I spend the next three days in surveillance, watching the other Fae, noting their every move. But even after so much watching, I have nothing to report back to Mab. If the Old One has an agent, they’re craftier than a few days of observation can uncover.
At twilight on the third day, I return to Richard.
He isn’t in Buckingham Palace. The unmistakable gravity of his aura pulls me to a pub two blocks off of Regent Street. The prince is in a private back room, crouching eye level with the forest-green felt of a pool table.
The old crew is here, in this room of delicate smoke, dewy pints, and pool cues. Edmund tosses his stick back and forth between his hands as he crows about his last victory. Eyeliner leans against the edge of the table, her cleavage thrust unsubtly in Richard’s direction. Mousy Hair and her boyfriend stand to the side, watching as the prince tries to sink the last of the colored balls.
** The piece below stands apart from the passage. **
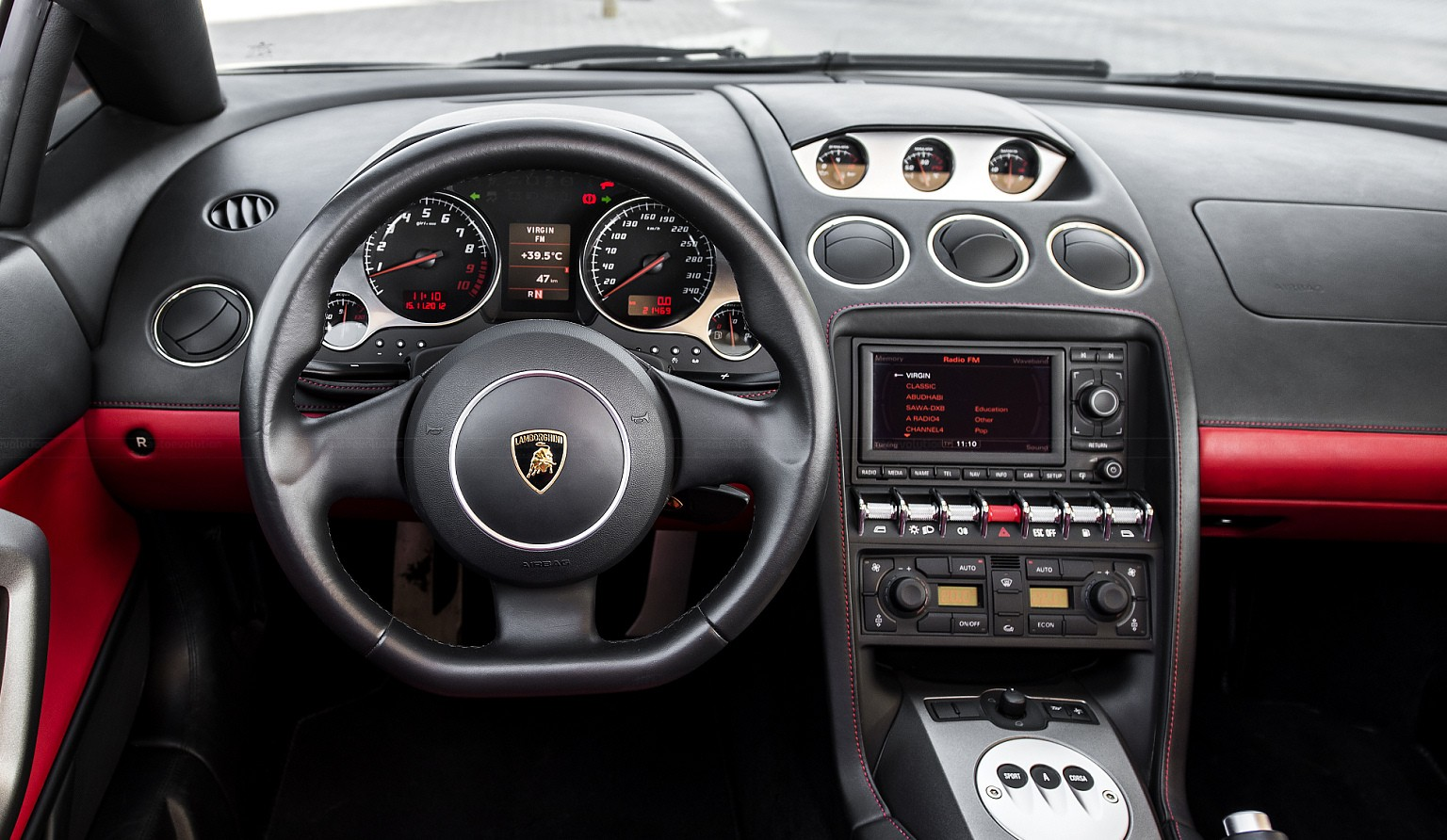 lamborghini-gallardo-dashboard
Helene and Gwyn are eager to be off. Their report is brief, made only of snippets before they vanish through the door’s treated wood. I glower in the corner, burning hotter every second, like a coal fanned completely orange.
The other Fae are long gone when I snap, the agony of my anger sparking against dry tender. They don’t feel my magic work. They have no idea when I drop the veiling spell.
Edmund is the first to see me. His hands grow stiff, forget to catch the pool stick that’s sailing into them. It clatters to the floor, forgotten.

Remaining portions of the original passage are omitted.